The pharmacokinetics of Pyridinol carbamate (PDC) were studied over a 48 hour period in 14 patients with Chronic Renal Failure (C.R.F.) and in 10 normal controls. Following a single oral dose of 1 gm of PDC, the serum was assayed for PDC and M1 (monodemethylated PDC, the 1st metabolite) and the urine for PDC: M1, and M2 (second metabolite). The C max of PDC was found to be increased in the patients with C.R.F. when compared with the controls (21.8 +/- 5.26 micrograms VS 18.28 +/- 4.58 micrograms) but the half-life was unchanged (6.56 +/- 3.93 h VS 5.86 +/- 1.5 h). There was no difference between the C max of M1 of the patients and that of the controls (7.04 +/- 1.5 micrograms VS 6.49 +/- 0.84 micrograms), but there was an increase in the half-life (21.28 +/- 15.86 h VS 11.78 +/- 5.86) and of the area under curve (319.8 +/- 170.8 micrograms VS 182.6 +/- 78.5 micrograms ml-1 h). The overall excretion of PDC, M2 and particularly of M1 was found to be decreased and a higher concentration of PDC was noted in the urine of C.R.F. group. A correlation between the concentration of M2 and the severity of C.R.F. was observed, in that lower concentration or the absence of M2 in the 1st 6 hour urine sample appeared to be directly related to the severity of renal failure. Current evidence suggests that the N-demethylation of PDC remains normal in CRF and that there is enhanced transformation of M1 to ;M2.
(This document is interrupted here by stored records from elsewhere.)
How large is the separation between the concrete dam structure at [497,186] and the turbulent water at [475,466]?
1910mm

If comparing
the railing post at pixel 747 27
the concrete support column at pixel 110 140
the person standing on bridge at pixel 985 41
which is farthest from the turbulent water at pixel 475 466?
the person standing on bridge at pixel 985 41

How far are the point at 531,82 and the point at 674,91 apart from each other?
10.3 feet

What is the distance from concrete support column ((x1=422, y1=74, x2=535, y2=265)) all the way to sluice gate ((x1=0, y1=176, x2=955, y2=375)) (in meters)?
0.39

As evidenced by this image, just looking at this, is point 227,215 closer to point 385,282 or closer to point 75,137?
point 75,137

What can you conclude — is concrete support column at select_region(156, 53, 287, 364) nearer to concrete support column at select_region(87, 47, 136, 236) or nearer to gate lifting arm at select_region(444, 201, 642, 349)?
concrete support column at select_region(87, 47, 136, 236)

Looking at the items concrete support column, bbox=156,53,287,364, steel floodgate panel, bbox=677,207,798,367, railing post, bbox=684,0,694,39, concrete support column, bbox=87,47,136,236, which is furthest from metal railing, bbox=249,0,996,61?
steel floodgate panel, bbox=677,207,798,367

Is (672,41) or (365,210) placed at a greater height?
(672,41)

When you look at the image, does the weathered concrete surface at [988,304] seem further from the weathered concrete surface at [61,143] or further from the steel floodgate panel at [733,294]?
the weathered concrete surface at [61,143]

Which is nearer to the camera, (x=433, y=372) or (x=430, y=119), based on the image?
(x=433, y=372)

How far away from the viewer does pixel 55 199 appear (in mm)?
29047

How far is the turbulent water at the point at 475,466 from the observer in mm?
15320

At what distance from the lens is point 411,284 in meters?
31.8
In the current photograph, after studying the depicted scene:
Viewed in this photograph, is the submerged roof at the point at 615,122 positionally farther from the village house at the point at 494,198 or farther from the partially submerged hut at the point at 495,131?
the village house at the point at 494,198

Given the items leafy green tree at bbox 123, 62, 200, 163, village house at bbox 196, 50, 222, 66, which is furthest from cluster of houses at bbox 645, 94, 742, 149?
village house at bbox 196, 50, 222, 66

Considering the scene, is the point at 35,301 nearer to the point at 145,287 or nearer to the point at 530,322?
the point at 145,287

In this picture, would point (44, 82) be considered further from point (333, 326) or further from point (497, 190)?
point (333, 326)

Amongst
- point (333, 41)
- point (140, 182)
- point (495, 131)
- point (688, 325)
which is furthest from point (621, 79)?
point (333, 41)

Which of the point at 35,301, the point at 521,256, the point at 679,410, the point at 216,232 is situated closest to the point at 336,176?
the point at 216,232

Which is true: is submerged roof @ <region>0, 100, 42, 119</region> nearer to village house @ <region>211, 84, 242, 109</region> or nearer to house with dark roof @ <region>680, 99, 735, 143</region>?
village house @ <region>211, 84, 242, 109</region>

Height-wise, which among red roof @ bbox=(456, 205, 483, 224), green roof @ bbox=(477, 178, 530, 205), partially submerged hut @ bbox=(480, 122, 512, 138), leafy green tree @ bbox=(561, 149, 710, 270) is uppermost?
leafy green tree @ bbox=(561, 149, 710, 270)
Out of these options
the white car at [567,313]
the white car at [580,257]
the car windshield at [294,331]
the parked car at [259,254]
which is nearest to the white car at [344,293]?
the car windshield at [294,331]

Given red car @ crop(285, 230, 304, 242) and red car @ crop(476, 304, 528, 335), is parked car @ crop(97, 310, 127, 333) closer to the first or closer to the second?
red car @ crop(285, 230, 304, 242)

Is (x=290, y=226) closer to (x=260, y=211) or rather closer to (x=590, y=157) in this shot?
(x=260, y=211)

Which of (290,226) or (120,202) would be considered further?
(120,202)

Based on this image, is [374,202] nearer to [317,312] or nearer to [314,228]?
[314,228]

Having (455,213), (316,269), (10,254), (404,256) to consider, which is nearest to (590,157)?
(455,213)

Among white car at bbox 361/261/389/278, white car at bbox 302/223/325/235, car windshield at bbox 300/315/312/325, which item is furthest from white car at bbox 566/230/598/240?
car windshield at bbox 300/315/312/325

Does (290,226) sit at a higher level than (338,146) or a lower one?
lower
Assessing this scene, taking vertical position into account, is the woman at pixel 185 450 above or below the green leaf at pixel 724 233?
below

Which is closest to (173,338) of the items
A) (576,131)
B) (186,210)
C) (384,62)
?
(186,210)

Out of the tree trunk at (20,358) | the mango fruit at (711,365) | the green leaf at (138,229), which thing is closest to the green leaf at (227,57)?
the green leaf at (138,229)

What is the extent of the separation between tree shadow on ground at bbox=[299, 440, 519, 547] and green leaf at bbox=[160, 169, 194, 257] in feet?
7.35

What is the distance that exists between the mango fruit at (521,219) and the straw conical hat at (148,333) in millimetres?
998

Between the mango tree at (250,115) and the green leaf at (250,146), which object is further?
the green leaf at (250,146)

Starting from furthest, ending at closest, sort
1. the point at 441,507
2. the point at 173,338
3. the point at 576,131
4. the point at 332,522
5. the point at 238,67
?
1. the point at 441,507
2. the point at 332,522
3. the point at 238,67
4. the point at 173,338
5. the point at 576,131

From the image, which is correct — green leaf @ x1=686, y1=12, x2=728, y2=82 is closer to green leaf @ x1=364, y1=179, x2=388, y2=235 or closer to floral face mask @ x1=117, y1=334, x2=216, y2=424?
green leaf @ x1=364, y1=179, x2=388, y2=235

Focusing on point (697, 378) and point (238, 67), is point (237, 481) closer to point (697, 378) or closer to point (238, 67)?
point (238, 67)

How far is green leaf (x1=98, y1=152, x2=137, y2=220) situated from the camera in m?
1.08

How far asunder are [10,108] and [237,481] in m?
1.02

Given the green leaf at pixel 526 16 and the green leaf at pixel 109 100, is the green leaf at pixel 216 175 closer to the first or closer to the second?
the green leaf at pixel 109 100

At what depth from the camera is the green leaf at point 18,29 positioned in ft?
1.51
在14名慢性肾衰竭(CRF)患者和10名正常对照者中,对吡啶醇氨基甲酸酯(PDC)的药代动力学进行了48小时的研究。单次口服1克PDC后,检测血清中的PDC和M1(单去甲基化PDC,第一种代谢物)以及尿液中的PDC、M1和M2(第二种代谢物)。发现CRF患者中PDC的Cmax与对照组相比有所增加(21.8±5.26微克对18.28±4.58微克),但半衰期未改变(6.56±3.93小时对5.86±1.5小时)。患者和对照组M1的Cmax之间没有差异(7.04±1.5微克对6.49±0.84微克),但半衰期有所增加(21.28±15.86小时对11.78±5.86小时),曲线下面积也有所增加(319.8±170.8微克对182.6±78.5微克·ml⁻¹·h)。发现PDC、M2尤其是M1的总体排泄减少,且CRF组尿液中PDC的浓度更高。观察到M2浓度与CRF严重程度之间存在相关性,即最初6小时尿液样本中M2浓度较低或不存在似乎与肾衰竭严重程度直接相关。目前的证据表明,CRF中PDC的N-去甲基化保持正常,且M1向M2的转化增强。